[EXERCISE A] Repeat the portion of the experiments test notebook that opens with "OUTPUT_DIR = 'output'" and closes with "EXPORT_PATH.mkdir(parents=True, exist_ok=False)", character for character.
[EXERCISE B] In the experiments test notebook, what value is assigned to MODEL_NAME?

[QUOTED PASSAGE]

━━━━

# Tests for experiments code

In [None]:
from exptools import *

from datetime import datetime, timezone
from pathlib import Path
from pprint import pprint
import subprocess

import pandas as pd

Parameters for the experiments

In [None]:
MAX_TRACES = [10]
MAX_EVENTS = [20]
NOISE = [0]
THRESHOLDS = [.3]

SEED = b'\x81\x97u+'
DEBUG = True

MODEL_NAME = 'variability_model'

EXPORT_PREFIX = 'tests'
EXPORT_TAG = None

OUTPUT_DIR = 'output'


In [None]:
MODEL_PATH = Path(f"{MODEL_NAME}.decl")
EXPORT_TAG = EXPORT_TAG if EXPORT_TAG is not None else datetime.now(tz=timezone.utc).strftime(r'%Y-%m-%dT%H%M%SZ')

EXPORT_PATH = Path(OUTPUT_DIR, EXPORT_PREFIX + '_' + EXPORT_TAG)
EXPORT_PATH.mkdir(parents=True, exist_ok=False)

print(f'Results written on directory <{EXPORT_PATH.as_posix()}>')
try:
    print('Git describe: ' + subprocess.check_output(['git', 'describe', '--dirty'], text=True).strip())
except subprocess.CalledProcessError as e:
    print(f'Git info not available: {e.stderr}')

In [None]:
from Declare4Py.ProcessMiningTasks.LogGenerator.PositionalBased.PositionalBasedLogGeneratorNG import PBLogGeneratorHamming, PBLogGeneratorRandom, PBLogGeneratorOrig, PBLogGeneratorLevenshtein


## Testing experiments definition

In [None]:
for id_, class_, model, traces, events, noise, seed in itertools.product(
    ['random'],
    [PBLogGeneratorRandom, 'Declare4Py.ProcessMiningTasks.LogGenerator.PositionalBased.PositionalBasedLogGeneratorNG.PBLogGeneratorRandom'],
    [MODEL_PATH, PositionalBasedModel().parse_from_file(MODEL_PATH.as_posix()), MODEL_PATH.read_text()],
    MAX_TRACES, MAX_EVENTS, NOISE, [SEED]
):
    params = {'traces': traces, 'events': events, 'seed': seed}
    args = {'init': {
                'total_traces': traces,
                'min_event': events,
                'max_event': events,
                'process_model': None,
                'log': None,
                'verbose': DEBUG,
                'seed': seed},
            'run': {
                'equal_rule_split': True,
                'high_variability': False,
                'generate_negatives_traces': False,
                'positive_noise_percentage': noise,
                'negative_noise_percentage': noise,
                'append_results': False}}
    desc = 'Random generation of models'
    print('-' * 5 + f' {id_}, {class_}, {type(model).__name__}, {traces}, {events}, {noise}, {seed}')

━━━━

Scene question records:
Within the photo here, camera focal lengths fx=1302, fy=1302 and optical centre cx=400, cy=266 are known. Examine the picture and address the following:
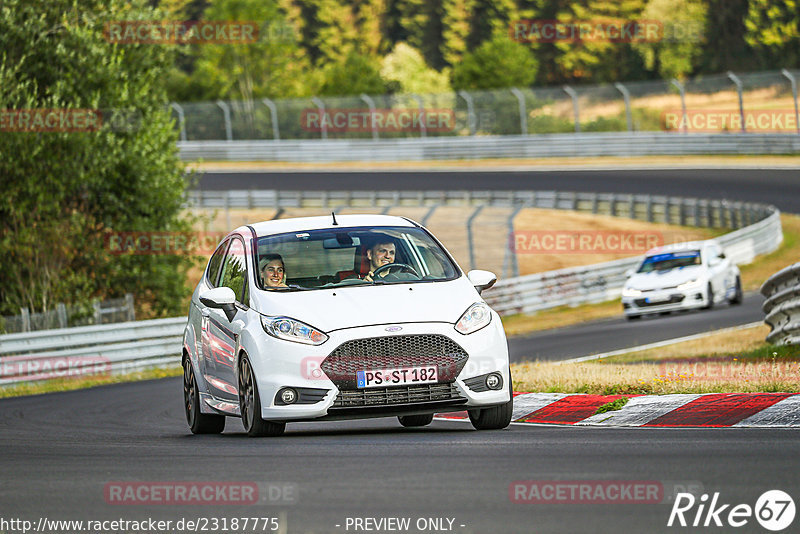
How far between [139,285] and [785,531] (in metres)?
23.9

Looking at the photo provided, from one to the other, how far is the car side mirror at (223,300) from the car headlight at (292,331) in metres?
0.61

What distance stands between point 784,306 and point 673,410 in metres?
6.18

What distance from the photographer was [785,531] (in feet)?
16.7

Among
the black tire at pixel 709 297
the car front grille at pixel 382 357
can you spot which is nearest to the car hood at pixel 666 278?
the black tire at pixel 709 297

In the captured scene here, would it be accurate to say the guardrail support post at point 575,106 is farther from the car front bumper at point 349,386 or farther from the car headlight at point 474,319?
the car front bumper at point 349,386

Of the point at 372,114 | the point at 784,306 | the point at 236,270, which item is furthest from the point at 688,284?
the point at 372,114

━━━━

[CORRECT ANSWER A]
OUTPUT_DIR = 'output'


In [None]:
MODEL_PATH = Path(f"{MODEL_NAME}.decl")
EXPORT_TAG = EXPORT_TAG if EXPORT_TAG is not None else datetime.now(tz=timezone.utc).strftime(r'%Y-%m-%dT%H%M%SZ')

EXPORT_PATH = Path(OUTPUT_DIR, EXPORT_PREFIX + '_' + EXPORT_TAG)
EXPORT_PATH.mkdir(parents=True, exist_ok=False)

[CORRECT ANSWER B] MODEL_NAME is set to 'variability_model'.